El Madrigal, una cita para la historia

Fue hace tres años, con El Madrigal como telón de fondo. El Levante cumplía su segundo año consecutivo en Primera División. Contra todo pronóstico, los de Juan Ignacio Martínez estaban situados en la zona más noble de la tabla.

Los granotas cerraban la jornada ante uno de los rivales más peligrosos de la élite española, el Villarreal. El empate entre el Barça y el Sevilla dejó al Levante muy cerca del milagro. Si los de Orriols conseguían sumar los tres puntos del submarino terminarían la jornada líderes de la Liga. Una hazaña histórica para un equipo ‘novato’ en la máxima categoría.

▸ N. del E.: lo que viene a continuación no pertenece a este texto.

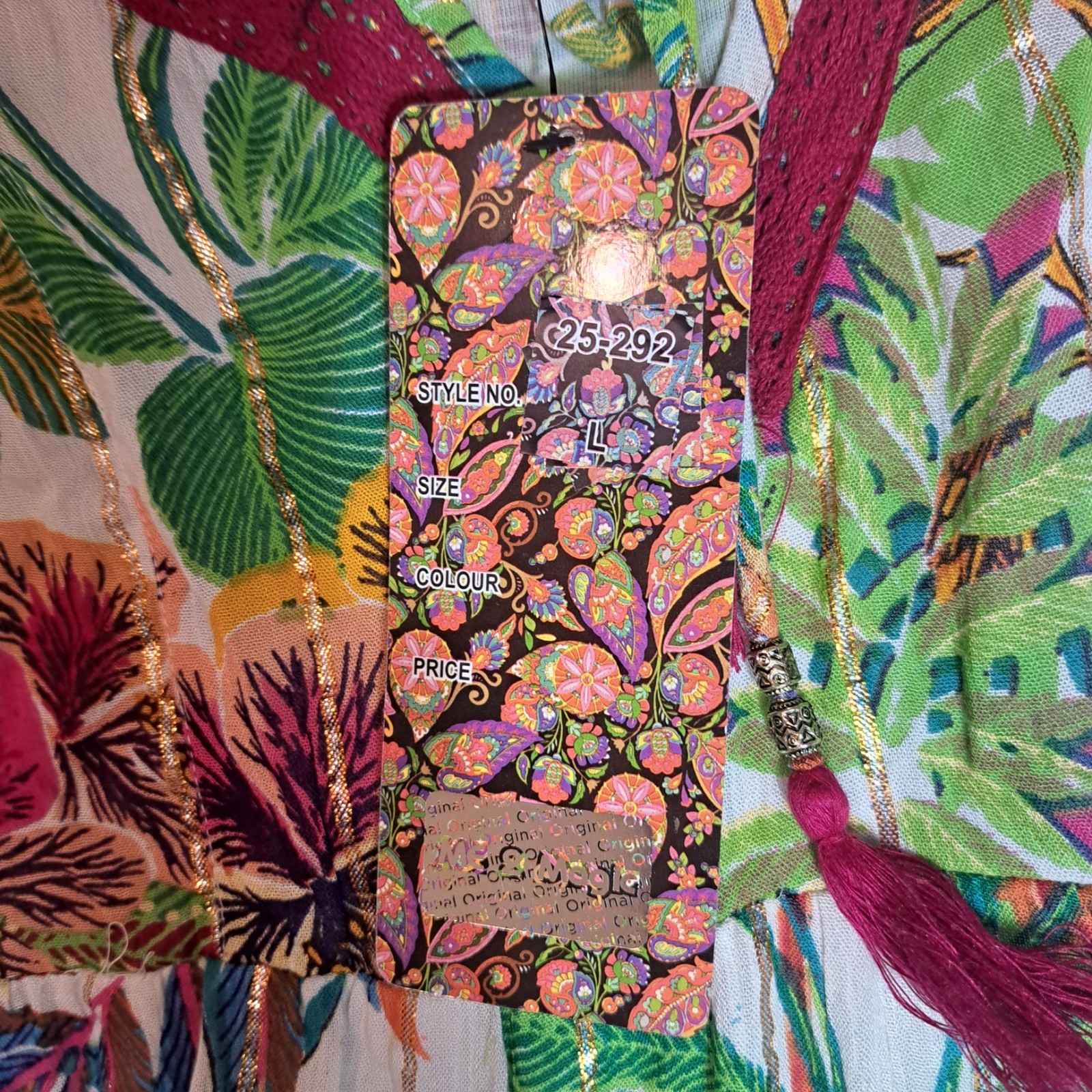 NWT Anthropologie Me 2 Magic Sz Large tuni Mini Dress Floral NEW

Los de JIM llegaban después de cinco partidos consecutivos sin cosechar una derrota, una racha que permitió soñar con Europa. El cuadro granota hizo un partido serio. Un encuentro que llevó impregnado el ADN levantinista. La seguridad defensiva visitante permitió que el Villarreal no perforara la meta rival. Pero fueron las contras mortíferas las que certificaron la victoria de los de Orriols. Dos goles de Juanlu y uno de Kone pusieron al Levante líder de Primera División.

La afición granota enloqueció tras el envite. El recibimiento que tuvieron los futbolistas en el estadio quedó registrado en la memoria del club. La bandera del Levante hondeó en lo más alto durante toda la semana. Los de JIM sobrepasaron a los todo poderosos Barça y Real Madrid.

Ha llovido mucho desde aquel 23 de octubre de 2011. El Levante llega con el objetivo prácticamente cumplido al campo del submarino. Quizá, mañana, en tierra santa para los granotas, sería la ocasión perfecta para darle la estocada final a la Liga. Una victoria haría que los de Caparrós sumaran 43 puntos. Una cifra que sería definitiva para la salvación.